◆ Document section
────────────────

We do not hold, however, that the proper qualification of hospital records under the Act necessarily makes all parts of the record automatically admissible. If specific and legally proper objections are made to parts of the record, on grounds other than hearsay generally, such parts may be properly excluded. Kraus v. Kansas City Public Service Co., Mo., 269 S.W.2d 743; Gray v. St. Louis-San Francisco Ry. Co., 363 Mo. 864, 254 S.W.2d 577. And it has been said that the Act does not make relevant that which would not otherwise be relevant. Hancock v. Crouch, Mo.App., 267 S.W.2d 36; and see Long v. United States, 4 Cir., 59 F.2d 602; Kansas City Stock Yards Co. v. A. Reich & Sons, Mo., 250 S.W.2d 692 (by analogy only). In other words, all that the Act does, essentially, is to eliminate the hearsay objection.

────────────────

[Saved data entries]
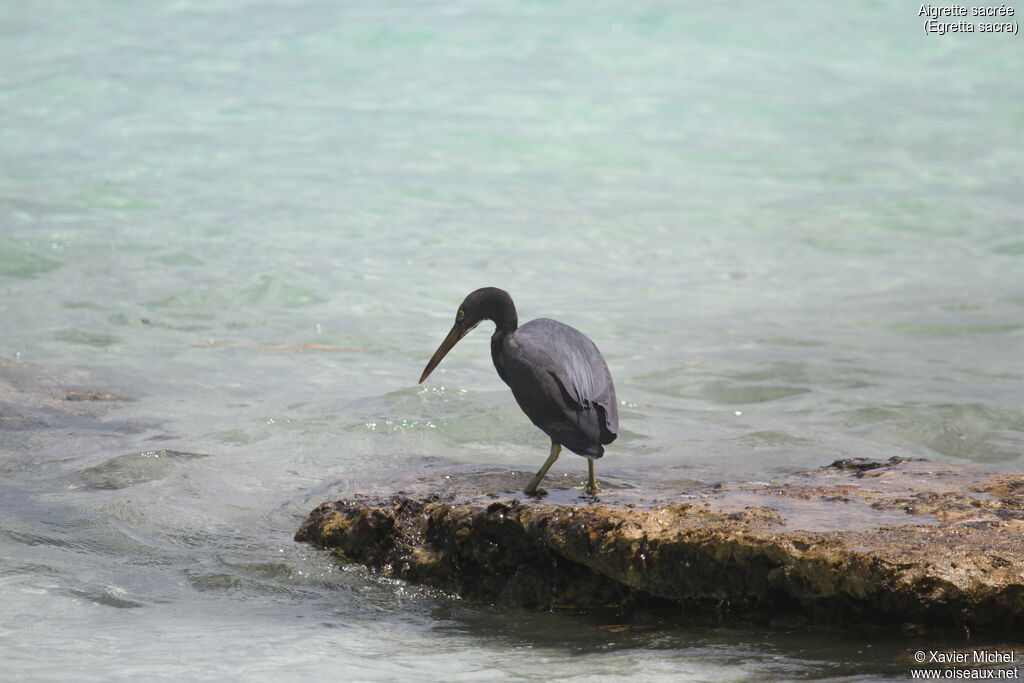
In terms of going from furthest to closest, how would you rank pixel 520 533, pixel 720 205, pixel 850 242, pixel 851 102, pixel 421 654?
pixel 851 102 < pixel 720 205 < pixel 850 242 < pixel 520 533 < pixel 421 654

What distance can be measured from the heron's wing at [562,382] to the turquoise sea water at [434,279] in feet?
1.62

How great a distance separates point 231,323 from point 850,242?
18.8 ft

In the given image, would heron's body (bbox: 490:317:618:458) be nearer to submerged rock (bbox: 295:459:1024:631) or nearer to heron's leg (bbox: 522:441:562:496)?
heron's leg (bbox: 522:441:562:496)

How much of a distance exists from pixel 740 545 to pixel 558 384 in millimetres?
1000

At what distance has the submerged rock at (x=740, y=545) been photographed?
10.9 feet

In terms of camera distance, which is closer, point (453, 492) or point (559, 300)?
point (453, 492)

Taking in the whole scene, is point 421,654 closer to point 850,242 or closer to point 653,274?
point 653,274

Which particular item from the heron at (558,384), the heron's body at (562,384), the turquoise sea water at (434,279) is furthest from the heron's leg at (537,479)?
the turquoise sea water at (434,279)

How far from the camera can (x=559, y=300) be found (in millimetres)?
9383

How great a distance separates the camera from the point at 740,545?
352cm

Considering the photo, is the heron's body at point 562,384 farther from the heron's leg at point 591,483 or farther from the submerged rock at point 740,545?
the submerged rock at point 740,545

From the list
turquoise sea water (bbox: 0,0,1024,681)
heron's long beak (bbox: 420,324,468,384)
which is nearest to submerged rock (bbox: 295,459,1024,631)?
turquoise sea water (bbox: 0,0,1024,681)

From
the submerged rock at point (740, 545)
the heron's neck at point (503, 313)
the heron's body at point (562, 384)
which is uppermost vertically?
the heron's neck at point (503, 313)

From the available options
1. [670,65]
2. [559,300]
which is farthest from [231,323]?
[670,65]
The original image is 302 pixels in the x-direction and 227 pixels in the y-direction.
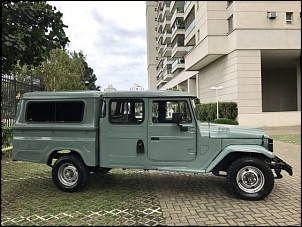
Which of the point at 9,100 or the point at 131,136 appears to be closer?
the point at 131,136

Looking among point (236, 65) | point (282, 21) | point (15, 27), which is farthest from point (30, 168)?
point (282, 21)

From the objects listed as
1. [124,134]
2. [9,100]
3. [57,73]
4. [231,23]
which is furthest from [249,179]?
[231,23]

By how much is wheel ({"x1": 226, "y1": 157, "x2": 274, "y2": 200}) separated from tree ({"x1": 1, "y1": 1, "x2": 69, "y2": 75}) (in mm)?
4409

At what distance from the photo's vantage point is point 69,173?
599 cm

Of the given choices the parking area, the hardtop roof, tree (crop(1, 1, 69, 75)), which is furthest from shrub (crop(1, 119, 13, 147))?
the hardtop roof

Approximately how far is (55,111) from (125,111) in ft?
4.60

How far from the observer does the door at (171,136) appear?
548 centimetres

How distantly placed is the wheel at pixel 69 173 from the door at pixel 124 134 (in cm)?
43

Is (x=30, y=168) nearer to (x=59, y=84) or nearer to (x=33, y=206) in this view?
(x=33, y=206)

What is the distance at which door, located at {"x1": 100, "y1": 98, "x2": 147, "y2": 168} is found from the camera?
561 cm

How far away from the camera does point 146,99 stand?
18.7ft

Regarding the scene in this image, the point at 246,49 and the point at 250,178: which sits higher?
the point at 246,49

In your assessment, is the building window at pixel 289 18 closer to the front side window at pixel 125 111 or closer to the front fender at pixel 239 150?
the front fender at pixel 239 150

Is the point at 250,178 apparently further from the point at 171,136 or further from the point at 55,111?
the point at 55,111
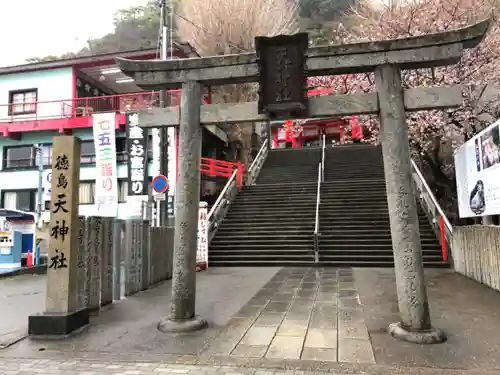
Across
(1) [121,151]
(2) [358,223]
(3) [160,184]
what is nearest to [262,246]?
(2) [358,223]

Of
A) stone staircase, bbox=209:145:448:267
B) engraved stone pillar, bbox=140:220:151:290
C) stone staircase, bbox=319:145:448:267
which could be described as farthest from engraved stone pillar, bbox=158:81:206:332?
stone staircase, bbox=319:145:448:267

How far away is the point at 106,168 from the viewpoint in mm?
15141

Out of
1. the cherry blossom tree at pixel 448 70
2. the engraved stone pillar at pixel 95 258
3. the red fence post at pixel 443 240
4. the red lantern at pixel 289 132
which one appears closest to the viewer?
the engraved stone pillar at pixel 95 258

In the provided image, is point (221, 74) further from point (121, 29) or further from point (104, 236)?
point (121, 29)

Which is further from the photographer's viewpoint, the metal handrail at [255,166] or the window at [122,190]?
the window at [122,190]

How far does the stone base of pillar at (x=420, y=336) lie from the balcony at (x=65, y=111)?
1603cm

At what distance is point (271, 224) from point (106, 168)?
665cm

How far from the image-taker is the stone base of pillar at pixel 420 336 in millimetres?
4953

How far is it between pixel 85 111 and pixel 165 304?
16361mm

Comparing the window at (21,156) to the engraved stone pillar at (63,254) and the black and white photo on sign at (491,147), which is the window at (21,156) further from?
the black and white photo on sign at (491,147)

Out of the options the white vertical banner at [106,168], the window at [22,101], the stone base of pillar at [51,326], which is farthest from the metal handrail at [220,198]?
the window at [22,101]

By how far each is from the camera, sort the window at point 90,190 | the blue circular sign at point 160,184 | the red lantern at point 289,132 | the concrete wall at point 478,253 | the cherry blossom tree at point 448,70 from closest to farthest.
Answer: the concrete wall at point 478,253 → the blue circular sign at point 160,184 → the cherry blossom tree at point 448,70 → the window at point 90,190 → the red lantern at point 289,132

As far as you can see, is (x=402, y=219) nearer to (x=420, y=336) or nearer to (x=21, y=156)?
(x=420, y=336)

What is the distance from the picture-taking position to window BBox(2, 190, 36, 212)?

────────────────

Continue the court opinion on the admissibility of hospital records, starting after its final sentence.

We do not propose to point out here all the matters which are or are not admissible when made part of a properly authenticated and qualified hospital record. Of the Missouri cases the interested may read: Melton v. St. Louis Public Service Co., 363 Mo. 474, 251 S.W.2d 663; Kraus v. Kansas City Public Service Co., Mo., 269 S.W.2d 743; Gray v. St. Louis-San Francisco Ry. Co., 363 Mo. 864, 254 S.W.2d 577; York v. Daniels, 241 Mo.App. 809, 259 S.W.2d 109 (private autopsy records, but analogous). The case of New York Life Ins. Co. v. Taylor, 79 U.S.App.D.C. 66, 147 F.2d 297, 303, is strongly relied on by plaintiff's counsel. In that case certain psychiatric diagnoses and history were rejected, chiefly as being opinions and conjectural, and not an 'automatic reflection of observations.' There was a strong dissent. We are not bound by that decision nor is our evidence the same; we may say,...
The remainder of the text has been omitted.